Generative Modeling of Molecular Dynamics Trajectories (2409.17808v1)

Abstract: Molecular dynamics (MD) is a powerful technique for studying microscopic phenomena, but its computational cost has driven significant interest in the development of deep learning-based surrogate models. We introduce generative modeling of molecular trajectories as a paradigm for learning flexible multi-task surrogate models of MD from data. By conditioning on appropriately chosen frames of the trajectory, we show such generative models can be adapted to diverse tasks such as forward simulation, transition path sampling, and trajectory upsampling. By alternatively conditioning on part of the molecular system and inpainting the rest, we also demonstrate the first steps towards dynamics-conditioned molecular design. We validate the full set of these capabilities on tetrapeptide simulations and show that our model can produce reasonable ensembles of protein monomers. Altogether, our work illustrates how generative modeling can unlock value from MD data towards diverse downstream tasks that are not straightforward to address with existing methods or even MD itself. Code is available at https://github.com/bjing2016/mdgen.

• The paper introduces MDGen, a deep generative framework that models full MD trajectories using tokenization and a SiT architecture, achieving up to 1000x speedup.
• It employs stochastic interpolants and SE(3)-invariant tokenization to capture spatial and temporal dynamics, enabling tasks like forward simulation and interpolation.
• The framework’s versatility enhances molecular mechanism hypothesis generation and design, offering advanced capabilities for computational chemistry.

Generative Modeling of Molecular Dynamics Trajectories: An Expert Overview

The paper "Generative Modeling of Molecular Dynamics Trajectories" presents an innovative approach to surrogate modeling in molecular dynamics (MD) using deep generative models. The authors propose MDGen, a framework that leverages generative modeling to simulate entire molecular dynamics trajectories. This extends beyond traditional methods that emulate either only the transition densities or the equilibrium distribution.

Core Contributions

MDGen introduces several novel methodologies, all centered around the modeling of full trajectories:

1. Simulation Tasks: By conditioning on certain frames, MDGen can perform forward simulation, interpolation (transition path sampling), upsampling, and inpainting. This positions the framework as flexible and applicable across a broad range of molecular simulation tasks.
2. Tokenization and Model Architecture: The model tokenizes molecular trajectories into $SE(3)$-invariant units, utilizing a Scalable Interpolant Transformer (SiT) framework to handle the time-series data. By doing so, it efficiently handles both the spatial and temporal dimensions inherent in molecular simulations.
3. Use of Stochastic Interpolants: Integrating stochastic interpolants allows for end-to-end training of flow-based models, facilitating the generation of realistic, diversified trajectory data.

Results and Evaluations

MDGen's performance is evaluated on several fronts:

• Forward Simulation: The model can accurately reproduce free energy surfaces and dynamic qualities like torsional relaxation, with speedups of 10x-1000x compared to traditional MD simulations.
• Interpolation: MDGen demonstrates proficiency in generating transition paths that align well with those identified in Markov State Models (MSMs). The model's generated paths exhibit higher likelihoods and improved validation over traditional MSM-sampled paths from short simulations.
• Upsampling: The method effectively reconstructs fast dynamics from trajectories sampled with longer time intervals, recovering information otherwise lost.
• Inpainting for Design: MDGen shows improved sequence recovery over baselines when generating inner residue designs consistent with observed dynamics.

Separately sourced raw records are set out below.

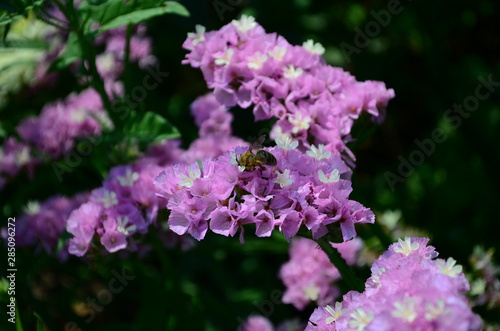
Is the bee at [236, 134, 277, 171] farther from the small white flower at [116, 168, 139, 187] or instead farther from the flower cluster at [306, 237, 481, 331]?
the small white flower at [116, 168, 139, 187]

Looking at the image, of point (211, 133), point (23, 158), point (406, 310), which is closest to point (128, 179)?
point (211, 133)

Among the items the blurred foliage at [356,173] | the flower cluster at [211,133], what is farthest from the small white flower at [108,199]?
the flower cluster at [211,133]

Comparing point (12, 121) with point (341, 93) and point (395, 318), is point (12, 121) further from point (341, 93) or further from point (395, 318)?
point (395, 318)

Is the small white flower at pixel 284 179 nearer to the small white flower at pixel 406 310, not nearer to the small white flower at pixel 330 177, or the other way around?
the small white flower at pixel 330 177

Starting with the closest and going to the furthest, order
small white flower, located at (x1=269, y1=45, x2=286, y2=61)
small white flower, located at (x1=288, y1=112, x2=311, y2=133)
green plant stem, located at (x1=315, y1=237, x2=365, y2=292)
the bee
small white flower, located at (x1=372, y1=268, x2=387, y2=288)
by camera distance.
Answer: small white flower, located at (x1=372, y1=268, x2=387, y2=288) < the bee < green plant stem, located at (x1=315, y1=237, x2=365, y2=292) < small white flower, located at (x1=288, y1=112, x2=311, y2=133) < small white flower, located at (x1=269, y1=45, x2=286, y2=61)

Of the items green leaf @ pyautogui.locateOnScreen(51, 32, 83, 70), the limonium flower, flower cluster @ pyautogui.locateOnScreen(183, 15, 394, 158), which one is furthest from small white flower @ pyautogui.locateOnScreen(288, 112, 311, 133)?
the limonium flower

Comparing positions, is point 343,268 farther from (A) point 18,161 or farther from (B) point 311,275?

Implications and Future Directions

The potential applications of MDGen are substantial:

• Mechanism Hypothesis Generation: The ability to interpolate trajectories can help propose molecular mechanisms for given end states, useful for studying rare events in molecular processes.
• Molecular Design: Inpainting offers possibilities in designing molecules with desired dynamic properties, for example, enhancing enzymatic action or specific protein-protein interactions.
• Scale and Generalization: The architecture, particularly with enhancements like Hyena operators for long trajectories, indicates promising scope for scaling to larger biological systems, including multi-chain proteins or protein complexes, thereby pushing the boundaries of protein simulation.

Conclusion

By broadening the application scope of generative models to full molecular trajectories, MDGen introduces a versatile tool in computational chemistry and molecular biology. Its ability to handle both forward and inverse simulation tasks, alongside significant computational efficiency, makes it a promising framework for accelerating discoveries in molecular sciences. Future work will likely focus on architectural improvements and extending methodologies to diverse, more complex systems. This paper's contributions mark a significant step towards integrating deep learning frameworks into practical molecular dynamics applications.